During former congressman Beto O'Rourke's first days in Iowa as a presidential candidate, he held a half dozen events a day, in rooms that were packed so full it was hard to move. Biden has held two events each day, often not starting until noon, with crowds that are respectable but far from overwhelming.
His schedule seems of a piece with his campaign's effort to stay relentlessly on message. His first few speeches have contained familiar anecdotes, rarely breaking new ground. He has not taken a single question from voters. Instead, his campaign has attempted to use scripted moments, and well-crafted videos, to get their message across.
Biden brushed aside reporters after one event, engaging a question about distinctions in the Democratic field for only a few moments while stopping for ice cream.
"I'm not going to get into a debate with my colleagues here," Biden said. "There's plenty of time on the stage. And I'm proud of my record."
He made clear, though, he did not want to continue talking, turning to a chocolate and vanilla swirl and saying, "I'm a free ice cream eater."
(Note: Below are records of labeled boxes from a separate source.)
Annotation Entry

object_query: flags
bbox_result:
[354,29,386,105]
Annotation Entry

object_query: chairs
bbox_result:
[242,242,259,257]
Biden, however, has not been able to fully avoid being Biden. During his rallies, he is at moments the wonky lifelong politician, quoting German philosopher Immanuel Kant, talking about arcane tax laws, or pausing to say: "Excuse me for, as we said in the senate, a point of personal privilege."
That can accentuate his age, 76. He spoke at one point about putting in a nickel to borrow a bicycle. He talked about the 1981 tax bill, for which he voted. He spoke about driving his 1951 Plymouth.
He has lingered after events, putting on full display an affectionate style some women have said in recent weeks made the uncomfortable. Voters often come up to him to give him hugs, or as he clasps their hands or shoulders, thrusting his finger into someone's chest to emphasise a point.
He has largely avoided specifics by telling crowds that have been waiting for hours to hear him that he did not want them to stand any longer to hear him talk about his policy proposals. He will be back, he told them, and he will be sure then to outline his positions in detail.
"I'm going to talk to you a lot," he assured the crowd in Dubuque. "You're going to hear me a lot when I come back in specifics."
Catherine Basile, a 72-year-old retired teacher from Cedar Rapids, said she is a bit ambivalent about Biden running, worried a third loss atop two earlier humiliating ones would taint his legacy. But she also sees him as perhaps the best candidate to challenge Trump.
"A woman? An African American? A gay person?" she asked. "All of those would be fine with me. But how does everyone else think? Have we stirred up so much muck?"
Colleen Kersch, a 51-year-old librarian from Dubuque, came wearing a sweatshirt that read, "A woman's place is in the House and the Senate." Biden, seeing it as he shook hands in the crowd, told her he agreed with the sentiment.
Kersch said she has been shaken since 2016, when she voted for Clinton. Her priorities have changed, and now she is strongly in Biden's camp and eager for whatever she thinks it takes for Trump to be defeated.
"I don't really want a woman to run against Donald Trump," she said, quickly adding, "Not that I don't want a woman president."
Her sentiment was echoed at Biden's first public campaign event in Pittsburgh during his introduction by the head of the international firefighter's union.
"Let me shoot straight with you, and this might not be popular in parts of the Democratic Party," said union president, Harold Schaitberger. "We can't have a nominee that's too far left. It's just that simple. A candidate that has high-minded ideals, maybe honorable ideas, but little chance of winning."